The economic damage from these lockdowns is still providing some remarkably ugly numbers, but I think equity markets have already discounted the worst. France’s services PMI slid to 10.4 in April, while the composite index slipped to 11.2 vs 26 forecasts. Germany’s composite PMI was a little better, but services were also uber-weak at 15.9. This follows some hideous PMIs overnight as Japan’s services PMI sank to its weakest since 2007. It’s notable that the severe lockdown measures that we have across Europe are not in place in Japan. Australia’s services survey down to a record low 19.6, but Australian exports climbed 29% in March thanks to a bounce back in iron ore shipments to China after a sharp decline in Jan and Feb.
When an economy has been effectively shut down it’s no surprise the PMIs will reflect it. It’s like looking in the rear-view mirror at a horrible accident – better to focus on the road ahead. France’s finance minister Bruno Le Maire says the government wants all retail outlets to open by May 11th. However, this excludes bars and restaurants – what's the point? Germany has just announced a new €10bn package of support and is already lifting some lockdown restrictions. Test, test, test.
Meanwhile, the European Central Bank is loosening its rules on asset purchases to enable it buy so-called ‘fallen angel’ bonds – paper issued by companies not rated investment grade. Credit ratings agencies are expected to downgrade a slew of corporates from investment to junk, so this merely lets the ECB to operate how it wants – it doesn’t want to narrow the pool of available bonds and only prop up the ones who need it the least.
After the stramash of the last few days, oil has regained some stability, but I would be cautious about reading too much into any gains until we see the supply shut-ins and OPEC cuts start to reduce the flow, and the demand picks up again. Brent futures for June touched a low under $16 yesterday but rallied through to $22 and are last trading around $21.50. WTI for June also rallied from yesterday’s lows at $6.50 but twice failed to recover $16 and were last trading under $15.

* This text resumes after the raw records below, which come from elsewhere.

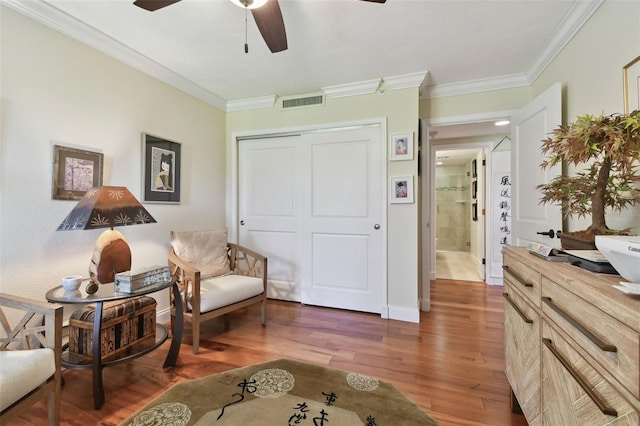 living area with crown molding, dark hardwood / wood-style floors, and ceiling fan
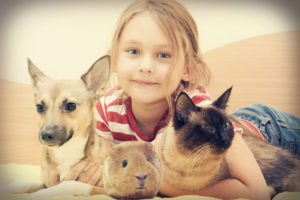 child and a cat and a dog and guinea pig in a retro style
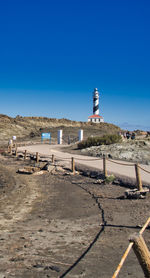 Lighthouse amidst buildings against clear blue sky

European markets tried to sketch out gains in early trade as oil prices recovered some ground but the PMIs started to weigh. Shell (LON:RDSa) and BP (LON:BP) – big FTSE weightings – led the way higher before the economic hit dragged on sentiment. The FTSE 100 put on a good show yesterday, rallying 2.3% and closing near the highs at 5,770. Wall Street rallied 2% yesterday as the Senate passed a relief bill and oil recovered its footing, but stocks finished off the highs and the S&P 500 failed to close above 2800. Futures indicate mild gains.
The DAX was also firmer by 1.6% yesterday but failed to recover the trend line and has turned weaker again this morning. Daily momentum indicators have turned across indices and suggest a period of weakness.
In FX, the dollar is a tad softer at the start of the session but the dollar index remains firmly above the 100 level at 100.480. GBPUSD is flirting with the trend resistance having backed away from this yesterday following the crossover on the 1hr MACD. Bias remains to the downside, support at 1.2250 may be looked at.
EURUSD also maintains a bearish bias and took fright at the PMI horror show to dip under 1.08. Support at the early Apr lows around 1.07750 may be tested, which could open up a move back to 1.0640.